USP recebe filósofa da NYU para estudar práticas de cuidado e resistência em pesquisa colaborativa
Denise Ferreira da Silva integra projeto na faculdade de Saúde Pública e conecta experiências do Programa Luz Negra ao estudo de metodologias de cuidado coletivo
A filosofa e artista visual Denise Ferreira da Silva, professora da New York University (NYU), foi convidada para colaborar com estudos na USP, investigando práticas de cuidado, autodefesa e resistência de comunidades marginalizadas por meio do projeto Cosmopolíticas do Cuidado. A proposta visa fortalecer diálogos sobre desigualdade racial e social.
Segundo fontes da Universidade de São Paulo (USP), a filósofa e professora da New York University (NYU), Denise Ferreira da Silva, passou a integrar como pesquisadora visitante as atividades do projeto Cosmopolíticas do Cuidado no Fim-do-Mundo, na Faculdade de Saúde Pública (FSP), a partir de setembro. A iniciativa, que terá duração de um ano, busca aprofundar o entendimento sobre práticas de cuidado e autodefesa construídas por comunidades periféricas e grupos marginalizados, especialmente na Amazônia, dialogando com experiências do Programa Luz Negra de Estudos Subcomuns, criado por Denise há seis anos no Rio de Janeiro.
De acordo com a instituição, a pesquisadora é uma referência em filosofia, com trajetória marcada pelo diálogo interseccional entre pensamento feminista negro, anticolonial e práticas artísticas.
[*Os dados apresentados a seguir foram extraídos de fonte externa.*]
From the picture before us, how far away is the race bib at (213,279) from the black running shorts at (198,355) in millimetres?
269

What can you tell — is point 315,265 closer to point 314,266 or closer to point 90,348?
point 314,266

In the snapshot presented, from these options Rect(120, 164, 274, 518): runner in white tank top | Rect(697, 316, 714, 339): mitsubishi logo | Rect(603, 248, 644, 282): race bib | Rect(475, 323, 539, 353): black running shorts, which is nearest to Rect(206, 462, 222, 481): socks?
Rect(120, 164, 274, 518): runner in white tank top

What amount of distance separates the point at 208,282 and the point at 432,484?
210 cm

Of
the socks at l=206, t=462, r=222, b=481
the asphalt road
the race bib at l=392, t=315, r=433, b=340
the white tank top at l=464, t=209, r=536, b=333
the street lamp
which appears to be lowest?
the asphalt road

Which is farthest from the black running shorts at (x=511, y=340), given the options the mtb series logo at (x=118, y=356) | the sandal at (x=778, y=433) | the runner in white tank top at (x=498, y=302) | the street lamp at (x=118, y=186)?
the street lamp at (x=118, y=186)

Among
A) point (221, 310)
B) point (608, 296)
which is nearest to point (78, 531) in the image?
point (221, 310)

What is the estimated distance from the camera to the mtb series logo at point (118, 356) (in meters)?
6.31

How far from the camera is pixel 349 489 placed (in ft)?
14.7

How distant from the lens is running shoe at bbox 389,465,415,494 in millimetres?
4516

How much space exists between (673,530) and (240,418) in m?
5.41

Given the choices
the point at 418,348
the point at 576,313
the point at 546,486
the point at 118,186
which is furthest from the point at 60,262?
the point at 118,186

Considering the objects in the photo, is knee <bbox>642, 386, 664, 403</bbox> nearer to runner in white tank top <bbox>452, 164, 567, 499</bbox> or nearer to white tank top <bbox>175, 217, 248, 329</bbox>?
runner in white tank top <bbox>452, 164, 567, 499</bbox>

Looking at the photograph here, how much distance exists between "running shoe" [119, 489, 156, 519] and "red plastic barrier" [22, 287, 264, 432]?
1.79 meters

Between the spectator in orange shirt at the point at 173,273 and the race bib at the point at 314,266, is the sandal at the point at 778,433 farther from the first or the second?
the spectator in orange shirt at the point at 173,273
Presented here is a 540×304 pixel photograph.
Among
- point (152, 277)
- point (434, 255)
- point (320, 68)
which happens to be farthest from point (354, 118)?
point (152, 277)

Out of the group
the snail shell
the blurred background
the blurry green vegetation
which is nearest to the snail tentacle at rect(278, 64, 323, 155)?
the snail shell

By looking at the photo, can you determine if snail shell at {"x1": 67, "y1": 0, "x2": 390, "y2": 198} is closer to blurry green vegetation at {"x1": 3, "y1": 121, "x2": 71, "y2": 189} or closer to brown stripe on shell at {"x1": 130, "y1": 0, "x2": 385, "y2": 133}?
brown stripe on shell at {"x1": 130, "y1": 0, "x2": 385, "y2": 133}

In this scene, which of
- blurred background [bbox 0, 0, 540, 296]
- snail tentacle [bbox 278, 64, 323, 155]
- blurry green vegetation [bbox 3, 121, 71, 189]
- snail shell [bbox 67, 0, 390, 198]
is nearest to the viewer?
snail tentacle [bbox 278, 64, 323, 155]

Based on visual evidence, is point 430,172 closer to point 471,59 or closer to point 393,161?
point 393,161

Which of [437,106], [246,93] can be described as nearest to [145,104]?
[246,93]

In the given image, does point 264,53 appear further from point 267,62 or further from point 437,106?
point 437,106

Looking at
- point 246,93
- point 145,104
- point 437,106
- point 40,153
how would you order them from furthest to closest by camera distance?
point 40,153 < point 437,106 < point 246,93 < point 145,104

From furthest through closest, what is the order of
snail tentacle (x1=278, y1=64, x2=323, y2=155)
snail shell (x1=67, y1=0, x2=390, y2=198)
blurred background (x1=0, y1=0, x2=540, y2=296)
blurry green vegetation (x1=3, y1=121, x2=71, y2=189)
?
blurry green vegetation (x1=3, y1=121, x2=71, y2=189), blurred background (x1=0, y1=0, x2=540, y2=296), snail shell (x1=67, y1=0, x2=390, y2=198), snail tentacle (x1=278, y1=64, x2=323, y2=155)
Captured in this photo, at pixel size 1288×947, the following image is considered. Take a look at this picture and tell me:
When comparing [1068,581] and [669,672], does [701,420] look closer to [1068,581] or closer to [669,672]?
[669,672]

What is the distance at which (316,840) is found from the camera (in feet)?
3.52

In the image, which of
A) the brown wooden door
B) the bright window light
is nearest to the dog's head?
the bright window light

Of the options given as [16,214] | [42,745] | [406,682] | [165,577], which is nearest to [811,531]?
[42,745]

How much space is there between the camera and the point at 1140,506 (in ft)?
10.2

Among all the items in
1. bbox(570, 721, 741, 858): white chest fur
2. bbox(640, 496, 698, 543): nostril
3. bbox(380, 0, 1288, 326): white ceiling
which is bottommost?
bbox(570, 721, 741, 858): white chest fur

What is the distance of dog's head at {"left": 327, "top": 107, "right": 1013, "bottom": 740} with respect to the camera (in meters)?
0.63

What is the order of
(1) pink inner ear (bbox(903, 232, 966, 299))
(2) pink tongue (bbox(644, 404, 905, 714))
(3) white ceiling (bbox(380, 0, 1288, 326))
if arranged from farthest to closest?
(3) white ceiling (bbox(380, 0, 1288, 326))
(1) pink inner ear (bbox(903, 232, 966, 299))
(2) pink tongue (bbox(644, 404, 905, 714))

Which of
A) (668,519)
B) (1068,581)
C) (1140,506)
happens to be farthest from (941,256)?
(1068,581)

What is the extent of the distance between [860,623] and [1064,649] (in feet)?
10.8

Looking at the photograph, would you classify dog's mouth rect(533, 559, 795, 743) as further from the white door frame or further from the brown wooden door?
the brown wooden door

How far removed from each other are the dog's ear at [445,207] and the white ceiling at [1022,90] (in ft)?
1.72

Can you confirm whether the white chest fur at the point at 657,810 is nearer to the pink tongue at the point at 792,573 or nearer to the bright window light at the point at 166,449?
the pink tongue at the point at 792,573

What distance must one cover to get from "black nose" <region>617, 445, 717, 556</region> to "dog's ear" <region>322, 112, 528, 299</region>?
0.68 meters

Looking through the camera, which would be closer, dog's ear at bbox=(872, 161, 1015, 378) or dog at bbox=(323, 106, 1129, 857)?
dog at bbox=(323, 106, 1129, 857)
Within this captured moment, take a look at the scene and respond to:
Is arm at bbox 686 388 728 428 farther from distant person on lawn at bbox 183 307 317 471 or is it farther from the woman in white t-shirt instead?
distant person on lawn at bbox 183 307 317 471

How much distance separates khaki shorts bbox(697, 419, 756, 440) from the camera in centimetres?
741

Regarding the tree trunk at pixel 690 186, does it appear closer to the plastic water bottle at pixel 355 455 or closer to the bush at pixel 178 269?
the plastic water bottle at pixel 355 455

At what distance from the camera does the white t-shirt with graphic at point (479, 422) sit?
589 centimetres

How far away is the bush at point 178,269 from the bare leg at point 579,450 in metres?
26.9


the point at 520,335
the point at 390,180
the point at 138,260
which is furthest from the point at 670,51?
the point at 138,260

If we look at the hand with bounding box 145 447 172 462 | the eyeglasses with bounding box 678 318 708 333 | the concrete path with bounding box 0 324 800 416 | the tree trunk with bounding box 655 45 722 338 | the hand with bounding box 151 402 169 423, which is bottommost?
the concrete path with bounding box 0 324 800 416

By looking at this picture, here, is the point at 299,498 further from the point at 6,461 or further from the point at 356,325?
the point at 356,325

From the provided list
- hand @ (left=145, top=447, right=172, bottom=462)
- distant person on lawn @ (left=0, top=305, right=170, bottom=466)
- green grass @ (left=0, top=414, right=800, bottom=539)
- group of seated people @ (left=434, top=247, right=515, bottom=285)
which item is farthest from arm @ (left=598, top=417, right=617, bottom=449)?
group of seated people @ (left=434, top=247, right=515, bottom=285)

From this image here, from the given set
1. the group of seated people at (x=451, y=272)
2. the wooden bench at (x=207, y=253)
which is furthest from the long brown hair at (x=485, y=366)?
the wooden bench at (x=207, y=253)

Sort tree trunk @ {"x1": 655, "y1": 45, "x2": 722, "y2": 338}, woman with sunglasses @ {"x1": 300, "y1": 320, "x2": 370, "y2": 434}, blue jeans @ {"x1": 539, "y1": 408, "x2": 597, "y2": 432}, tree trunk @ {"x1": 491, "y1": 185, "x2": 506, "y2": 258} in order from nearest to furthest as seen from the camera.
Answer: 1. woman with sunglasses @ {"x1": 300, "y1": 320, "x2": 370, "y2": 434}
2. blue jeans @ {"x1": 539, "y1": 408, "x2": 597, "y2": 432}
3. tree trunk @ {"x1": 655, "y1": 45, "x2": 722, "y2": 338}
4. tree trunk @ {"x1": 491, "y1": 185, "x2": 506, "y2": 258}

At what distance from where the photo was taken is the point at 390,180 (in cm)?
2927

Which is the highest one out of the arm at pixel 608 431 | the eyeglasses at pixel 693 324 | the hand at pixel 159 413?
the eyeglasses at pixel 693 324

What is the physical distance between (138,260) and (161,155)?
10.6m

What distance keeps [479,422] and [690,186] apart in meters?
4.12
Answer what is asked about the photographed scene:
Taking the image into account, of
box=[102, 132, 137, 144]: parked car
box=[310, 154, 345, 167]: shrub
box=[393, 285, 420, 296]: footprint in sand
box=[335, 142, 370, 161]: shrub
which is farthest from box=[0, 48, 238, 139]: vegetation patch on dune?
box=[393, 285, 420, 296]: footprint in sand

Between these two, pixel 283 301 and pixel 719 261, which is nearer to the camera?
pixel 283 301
Autora de obras como "A dívida impagável", "Toward a global idea of race" e "Homo modernus – Para uma ideia global de raça", ela desenvolveu a ideia de 'blacklight' ou luz negra, que serve como ferramenta para pensar a partir de uma perspectiva negra-feminista. Segundo ela, essa abordagem busca questionar as formas tradicionais de produção de conhecimento e refletir sobre as injustiças raciais e sociais que ainda moldam o presente mundial.
A colaboração na USP visa sistematizar e aprofundar essas experiências, analisando as estratégias de estudos, cuidados e práticas coletivas que emergem dessas comunidades. Ainda segundo a fonte, o foco é colocar em diálogo os conceitos do Programa Luz Negra com as pesquisas do projeto Cosmopolíticas do Cuidado, coordenado pelo professor José Miguel Nieto Olivar. Este último reúne pesquisadores de áreas como antropologia, arte e saúde, e centra suas investigações em experiências na Amazônia, com interlocuções com mulheres indígenas, jovens gays e trans periféricos, prostitutas, pessoas em situação de encarceramento e moradores locais.
O objetivo do intercâmbio, ainda não confirmado oficialmente, é reforçar o entendimento sobre formas de cuidado que operam fora dos modelos considerados hegemônicos, promovendo discussão sobre autonomia, resistência e saberes tradicionais. Jack the source enfatiza que essas experiências partilham o propósito de enriquecer o debate sobre desigualdade, racialidade e resistência coletiva, temas que sempre marcaram a trajetória de Denise Ferreira da Silva. A iniciativa da USP também busca ampliar a troca de conhecimentos entre diferentes áreas do conhecimento, promovendo uma abordagem transdisciplinar que envolve filosofia, antropologia, saúde e arte na compreensão das dinâmicas sociais de exclusão e resistência.
O que sabemos?
- Denise Ferreira da Silva é professora da NYU e pesquisadora visitante na USP.
- O foco do projeto é estudar práticas de cuidado, autodefesa e resistência de comunidades marginalizadas.
- Ela integrará o projeto na Faculdade de Saúde Pública de setembro de 2023 por um ano.
- A pesquisa busca conectar experiências do Programa Luz Negra ao projeto Cosmopolíticas, ambos voltados para questões de racismo, desigualdade e autossustentabilidade social.